The $23 million of charges in the third quarter represent $18 million more than anticipated, leading to an expected impact of $0.11 on diluted earnings per share. In an effort to help shareholders better understand the Company's performance, the Company provides forward-looking statements which often include estimates for regulatory matters. The Company previously estimated approximately $15 million in up-weighted regulatory spend in 2014, bringing total estimated regulatory charges to $19 million for the full year 2014. This $19 million included $9 million of charges already expensed in the first half of 2014 and an estimate based on consideration for the overall regulatory environment that the Company would have on average $5 million in charges in each of the remaining two quarters of 2014.
"Beginning in the last weeks of the third quarter, we made progress towards the resolution of certain regulatory matters that contributed to us taking a larger than expected charge," stated Mark Casady, chairman and CEO of LPL Financial. "The nature of these matters makes it challenging to identify and evaluate the exact timing and magnitude of their resolution, but we are now able to estimate the potential costs associated with addressing these regulatory matters. We are focused on completing the resolution of these matters in the coming quarters and look forward to deriving the full benefit of our investments in our enhanced compliance and risk management capabilities to minimize future risk."
LPL's chief financial officer, Dan Arnold, added, "Importantly, the growth rate of our core expenses outside of regulatory costs has been significantly reduced and performed in-line with the expectations that we set at the beginning of 2014. In reviewing our third quarter core G&A costs, excluding the incremental $18 million of regulatory expense, we expect our run rate core G&A to be $167 million to $169 million. This would represent 4 percent growth year-over-year for the third quarter. These results reflect our heightened expense discipline and savings from our ongoing efficiency efforts including our service value commitment."

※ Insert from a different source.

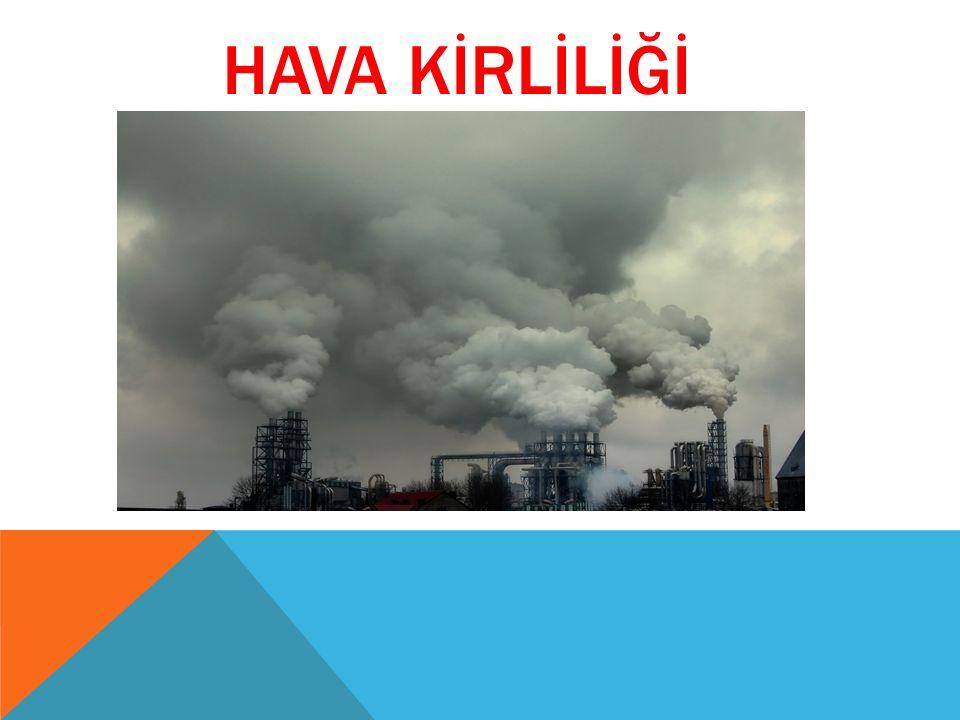 Atmosferde toz, duman ve saf olmayan su buharı şeklinde bulunabilecek kirleticilerin, insanlar ve diğer canlılar ile eşyaya zarar verebilecek miktarlara yükselmesi, Hava Kirliliği olarak nitelenmektedir.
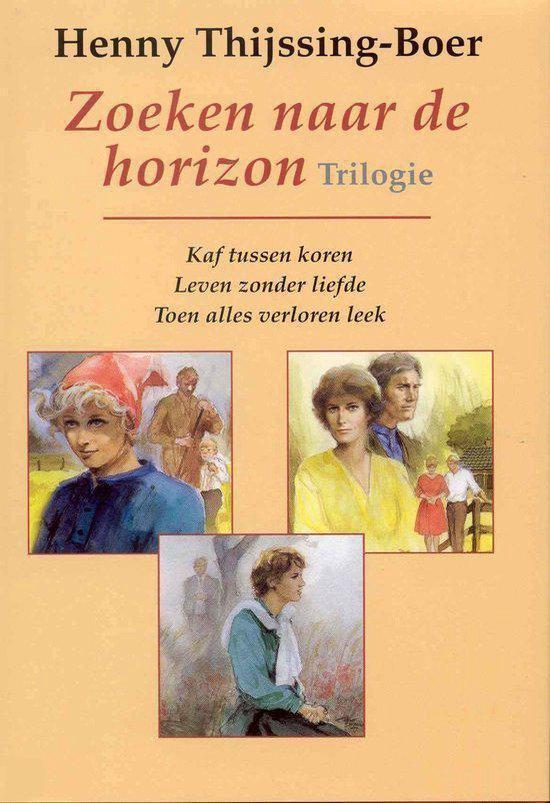 Zoeken Naar De Horizon - Henny Thijssing-Boer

Mr. Casady concluded, "As we continue to reengineer our risk management and compliance capabilities, we also remain committed to providing our advisors the leading tools and technology they need to serve their clients. The power of our independent business model and the strength of our fundamental growth drivers remain intact."
Earnings Conference Call and Additional Information
The Company will hold its previously scheduled conference call to discuss full earnings results at 8:00 a.m. ET on October 30, 2014. The conference call can be accessed by dialing 877-677-9122 (domestic) or 708-290-1401 (international) and entering passcode 5955645.

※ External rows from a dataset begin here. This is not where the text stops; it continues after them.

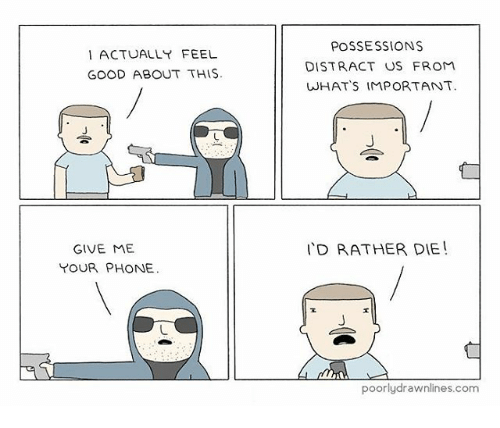 Memes, Phone, and Good: I ACTUALLY FEEL  GOOD ABOUT THIS  GIVE ME  YOUR PHONE.  POSSESSIONS  DISTRACT US FROM  WHAT'S IMPORTANT.  I'D RATHER DIE  poorly drawnlines.com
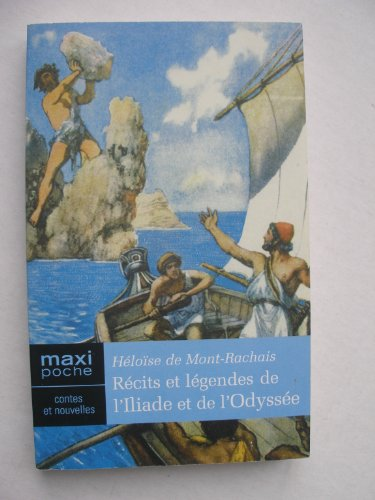 9782743434021: R�cits et l�gendes de l'Iliade et de l'Odyss�e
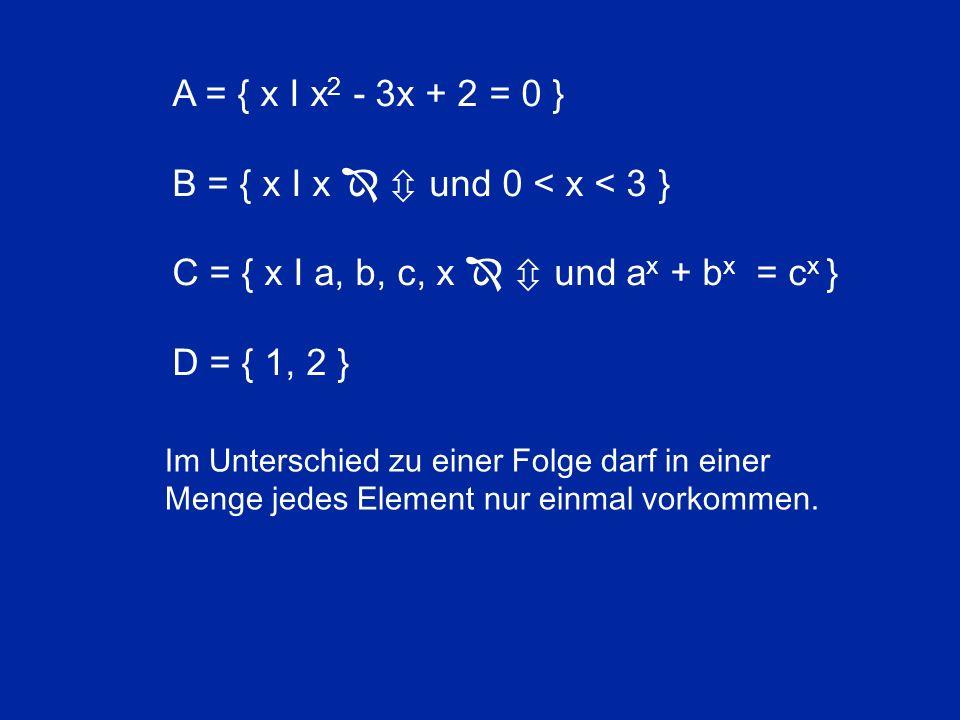 A = { x I x 2 - 3x + 2 = 0 } B = { x I x   und 0 < x < 3 } C = { x I a, b, c, x   und a x + b x = c x } D = { 1, 2 } Im Unterschied zu einer Folge darf in einer Menge jedes Element nur einmal vorkommen.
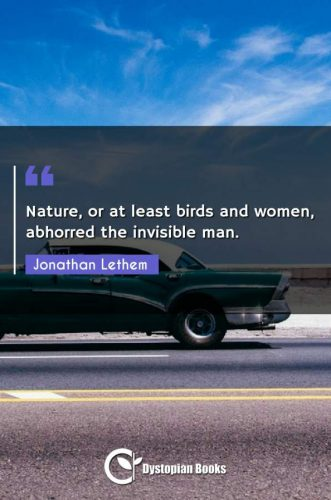 Nature, or at least birds and women, abhorred the invisible man.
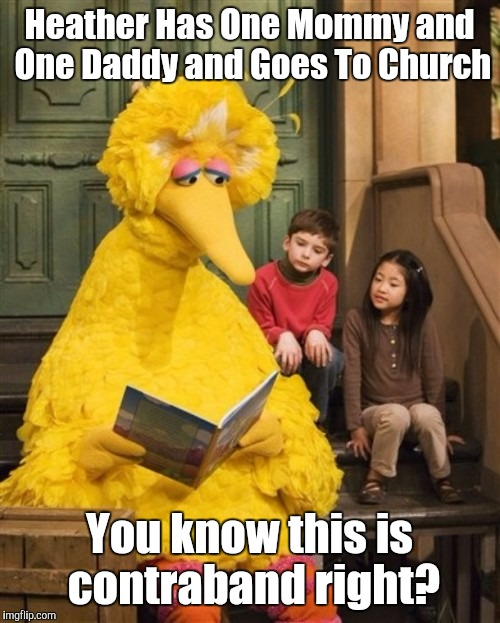 Can you tell me how to get to Censorship Street? ;-D | Heather Has One Mommy and One Daddy and Goes To Church You know this is contraband right? | image tagged in big bird,funny,memes,sesame street,politics,censorship | made w/ Imgflip meme maker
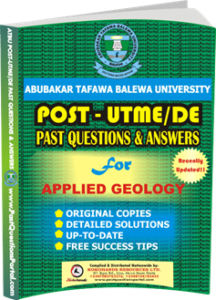 ATBU Post UTME Past Questions for APPLIED GEOLOGY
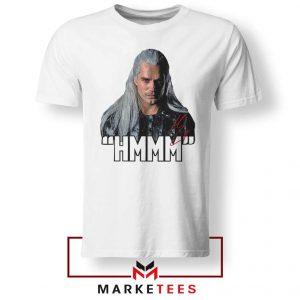 Geralt Of Rivia Saying Hmmm White Tee Shirt
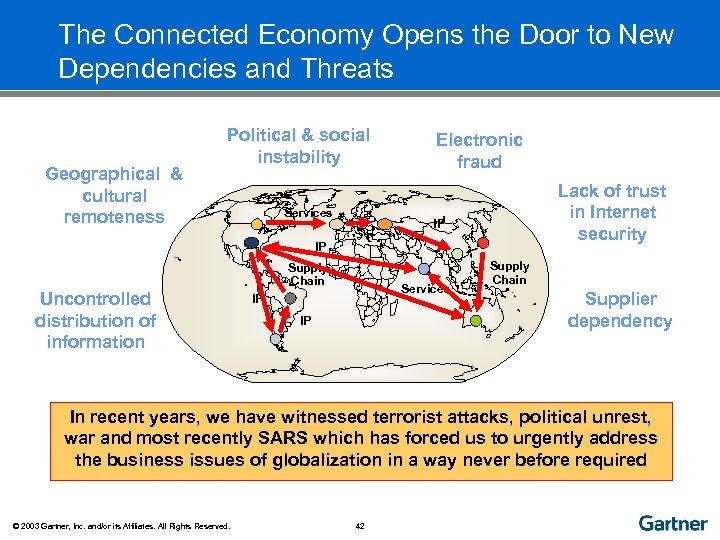 The Connected Economy Opens the Door to New Dependencies and Threats Geographical & cultural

The conference call will also be webcast simultaneously on the Investor Relations section of the Company's website (lpl.com), where a replay of the call will be available following the live webcast. A telephonic replay will be available two hours after the call and can be accessed by dialing 855-859-2056 (domestic) or 404-537-3406 (international) and entering passcode 5955645. The telephonic replay will be available until 11:59 p.m. ET on Nov. 6, 2014.
Non-GAAP Financial Measures
Adjusted Earnings represent net income before: (a) employee share-based compensation expense, (b) acquisition and integration related expenses, (c) restructuring and conversion costs, (d) debt extinguishment costs, (e) amortization of intangible assets resulting from various acquisitions, and (f) other. Reconciling items are tax effected using the income tax rates in effect for the applicable period, adjusted for any potentially non-deductible amounts. Adjusted Earnings per share represents Adjusted Earnings divided by weighted average outstanding shares on a fully diluted basis. The Company prepared Adjusted Earnings and Adjusted Earnings per share to eliminate the effects of items that it does not consider indicative of its core operating performance. The Company believes this measure provides investors with greater transparency by helping illustrate the underlying financial and business trends relating to results of operations and financial condition and comparability between current and prior periods. Adjusted Earnings and Adjusted Earnings per share are not measures of the Company's financial performance under GAAP and should not be considered as an alternative to net income or earnings per share or any other performance measure derived in accordance with GAAP, or as an alternative to cash flows from operating activities as a measure of profitability or liquidity.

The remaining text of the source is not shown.